Though there are plenty of retail units waiting to be filled, right now Al Muneera relies on its neighbours for shops and restaurants. Spinneys and a clutch of restaurants are already up and running in Al Bandar, and a branch of Waitrose is built and awaiting imminent opening in Al Zeina.

Construction is ongoing at Al Zeina, but during our visit, there was no evidence of noise disturbance. Even though it is yet to be fully occupied by both businesses and residents, Al Muneera already feels like a complete, established community that offers an exciting glimpse of a new way of living.

Rihan Heights, Zayed Sports City

These five towers that sit among the football pitches and tennis courts of Zayed Sports City may seem an incongruous location for new luxury residences. Then again, this is a prime on-island location (with direct access to Khaleej Al Arabi and Airport Road) that doesn't have to negotiate downtown traffic issues. The traffic from the two main roads is inaudible and the residences are set far back enough to give a significant sense of space and seclusion.

It's also its sporty environment that gives Rihan Heights its USP. This is the first phase of what will be known as Arzanah, a 1.4 million square-metre development billed as the capital's new "active urban landscape", comprising residential, sports and leisure facilities, offices, shops and restaurants. A new branch of Spinneys is due to open there this month.

The emphasis on sport and leisure runs right through this development. The huge moat-like swimming pool that wraps around the perimeter of the residences includes a 50-metre lap pool. Next to a tennis centre is a clubhouse with a huge gym and fitness suite, and, of course, fields for football, rugby and other sports are all with walking distance. If you live in one of the 14 luxury villas, you can even watch a game without leaving home.

While some of the existing stadia and facilities here look more than a little dated, once you're inside Rihan Heights, it's clear this is an inarguably high-end development. Even the dazzling double-height atriums, with their contemporary lighting sculptures, indicate that quality is to be expected here.
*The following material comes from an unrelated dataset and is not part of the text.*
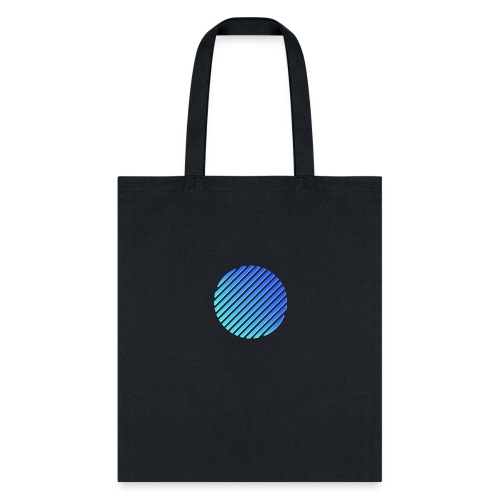 14 Plus Music - Blue Logo - Tote Bag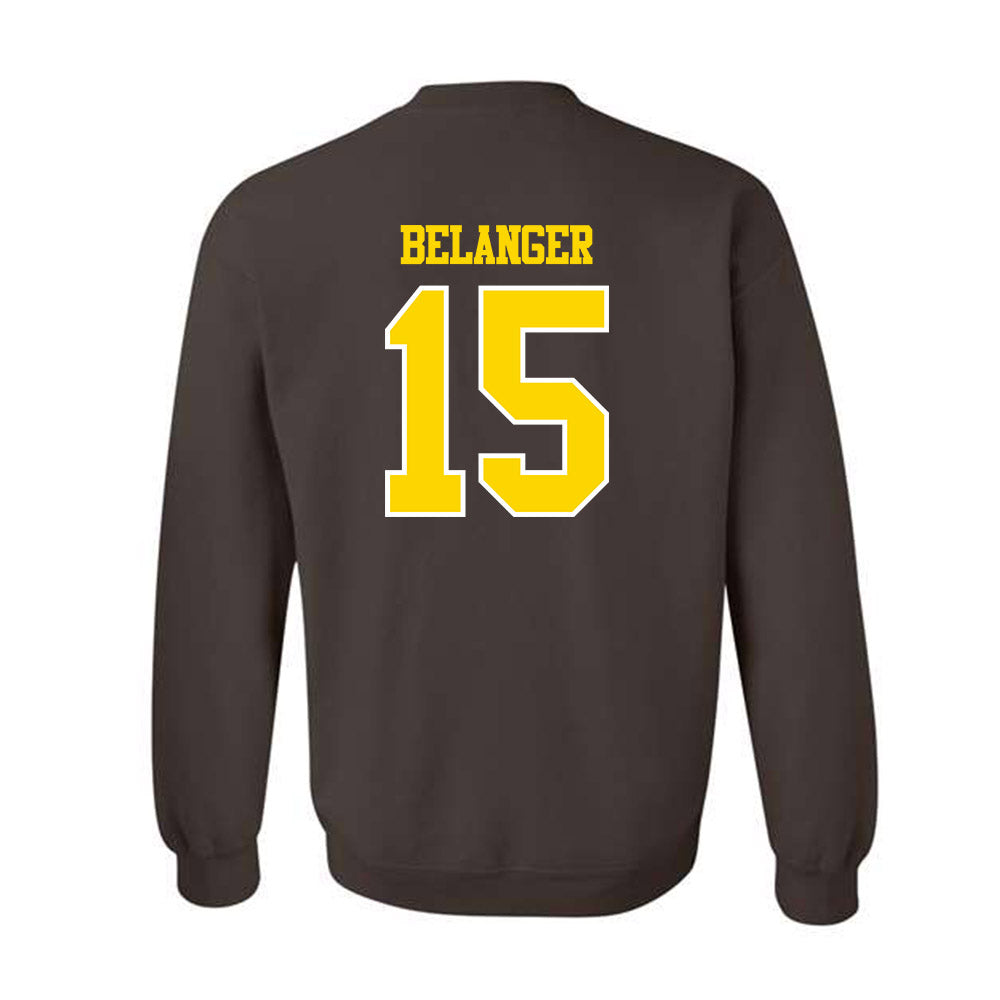 Western Michigan - NCAA Men's Soccer : Stephen Belanger - Classic Shersey Crewneck Sweatshirt-1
The 854 apartments inside the towers comprise a mix of one to three beds. The emphasis here is on superior finishing and these units have it down to a tee. There's a solid quality here that can sometimes be lacking in tower block developments, with good ceiling heights and a generous, well-used floor space. You don't lose in the lounge what you gain in the size of the bedroom, for instance.

In the two bedroom units, engineered mahogany floors come as standard. The family-sized bathrooms have floor-to-ceiling marble tiling, dark granite tiled floors and high-end sanitaryware by Hansgrohe. The three-bedroom apartments, which start at Dh175,000, accommodate a sizeable, family friendly lounge you'd expect to see in a villa. All the apartments have integrated kitchens and floor-to-ceiling windows, although the views can vary: from the western mangroves and the Grand Mosque, to a vast sandy pit awaiting inevitable construction. Overall, though, this is a major new asset to the capital's housing stock.